My mother died not long after that last meeting, without ever meeting her grandson. And I blamed myself. I thought that if I had not separated myself from her, if I had taken my son to meet her, maybe she would have tried harder to quit drinking. While my mother and I had a rocky relationship and I didn’t understand her addiction, I did have a handful of fond memories from my childhood. Part of who I am is because of who she was. I wished that the woman who I had these memories with, and who I got some of my best qualities from, was still around for my children.

It took me nearly a decade to come to terms with the fact that her early death was not my fault. It took me that long to realise that you can throw a drowning person a raft, but you can’t make them grab it. It took me 10 whole years to realise that when she took that first drink, and made a conscious decision to drink every day, she was running from demons that I could never understand. That some people are equipped to handle the things that life throws at them, and some are not. And those who are not, hide behind the crutch of addiction—to escape and ignore their pain.
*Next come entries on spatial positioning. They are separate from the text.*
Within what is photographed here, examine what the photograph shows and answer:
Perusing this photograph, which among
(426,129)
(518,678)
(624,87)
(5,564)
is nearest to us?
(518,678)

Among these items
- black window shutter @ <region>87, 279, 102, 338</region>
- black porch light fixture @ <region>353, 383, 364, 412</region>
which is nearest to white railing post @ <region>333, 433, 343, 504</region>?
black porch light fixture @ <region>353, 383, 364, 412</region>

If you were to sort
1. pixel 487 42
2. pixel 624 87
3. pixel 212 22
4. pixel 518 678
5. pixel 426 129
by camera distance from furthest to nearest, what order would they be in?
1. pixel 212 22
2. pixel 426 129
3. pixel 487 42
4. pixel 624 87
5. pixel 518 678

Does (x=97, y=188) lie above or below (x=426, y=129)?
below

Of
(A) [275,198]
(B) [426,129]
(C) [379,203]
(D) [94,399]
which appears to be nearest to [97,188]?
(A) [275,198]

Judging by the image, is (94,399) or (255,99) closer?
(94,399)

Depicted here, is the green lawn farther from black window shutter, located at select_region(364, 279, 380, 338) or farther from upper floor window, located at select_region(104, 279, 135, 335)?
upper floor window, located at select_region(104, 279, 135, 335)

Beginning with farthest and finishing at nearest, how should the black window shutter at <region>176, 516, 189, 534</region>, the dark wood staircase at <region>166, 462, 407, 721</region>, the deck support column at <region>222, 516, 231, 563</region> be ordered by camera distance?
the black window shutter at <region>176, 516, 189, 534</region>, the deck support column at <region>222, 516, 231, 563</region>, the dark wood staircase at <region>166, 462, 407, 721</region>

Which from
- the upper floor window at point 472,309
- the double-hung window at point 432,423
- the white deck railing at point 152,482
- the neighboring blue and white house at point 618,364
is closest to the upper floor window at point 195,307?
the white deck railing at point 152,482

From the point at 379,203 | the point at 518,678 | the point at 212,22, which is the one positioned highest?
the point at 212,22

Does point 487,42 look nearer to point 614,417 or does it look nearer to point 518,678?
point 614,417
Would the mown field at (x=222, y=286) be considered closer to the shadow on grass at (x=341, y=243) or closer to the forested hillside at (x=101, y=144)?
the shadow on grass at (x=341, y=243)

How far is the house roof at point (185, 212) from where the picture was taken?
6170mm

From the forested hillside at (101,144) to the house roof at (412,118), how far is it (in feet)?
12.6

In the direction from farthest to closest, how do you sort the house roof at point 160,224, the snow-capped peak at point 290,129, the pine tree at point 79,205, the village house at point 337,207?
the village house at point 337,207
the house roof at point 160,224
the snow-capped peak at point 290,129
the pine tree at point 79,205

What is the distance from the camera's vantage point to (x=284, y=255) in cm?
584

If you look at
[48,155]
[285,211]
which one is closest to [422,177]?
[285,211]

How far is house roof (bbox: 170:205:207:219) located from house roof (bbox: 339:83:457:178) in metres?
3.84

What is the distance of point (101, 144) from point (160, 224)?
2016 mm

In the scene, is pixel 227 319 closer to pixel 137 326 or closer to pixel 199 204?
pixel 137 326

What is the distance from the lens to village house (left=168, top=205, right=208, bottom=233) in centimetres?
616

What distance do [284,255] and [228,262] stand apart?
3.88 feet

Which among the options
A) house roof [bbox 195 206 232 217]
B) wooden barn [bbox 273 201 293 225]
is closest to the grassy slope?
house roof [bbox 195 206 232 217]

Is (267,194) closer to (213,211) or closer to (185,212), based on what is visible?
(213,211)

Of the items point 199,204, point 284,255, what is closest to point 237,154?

From my childhood, I carried my own demons into my adult life. Feelings of guilt, insecurity, and inadequacy. Somehow, I dodged the addiction demon, and dealt with the cards that life dealt me. Slowly I earned a feeling of security through my own hard work and perseverance. Slowly I built my self-esteem and self-confidence, but only through kicking ass on a continual basis and proving myself to myself. I did a lot of soul-searching and a lot of my own form of self-medication—writing all of it down to get my thoughts and feelings out of my head and out of my heart.

It took me 10 whole years to forgive my mother, and to forgive myself.

I can’t say that I did the right things when it came to my mother, but I can’t say that I did the wrong things, either. I did the things that I needed to do to survive.

Finally, I came to the realisation that even if I had done things differently, she likely would have died in the same fashion. Finally, I was able to let go of my regret, and I was able to let go of my anger and sadness. I was able to forgive myself for something that wasn’t my fault, and I was able to forgive her for something that was out of her control.

I was able to let go of the woman alcohol had turned my mother into and remember the woman my mother really was.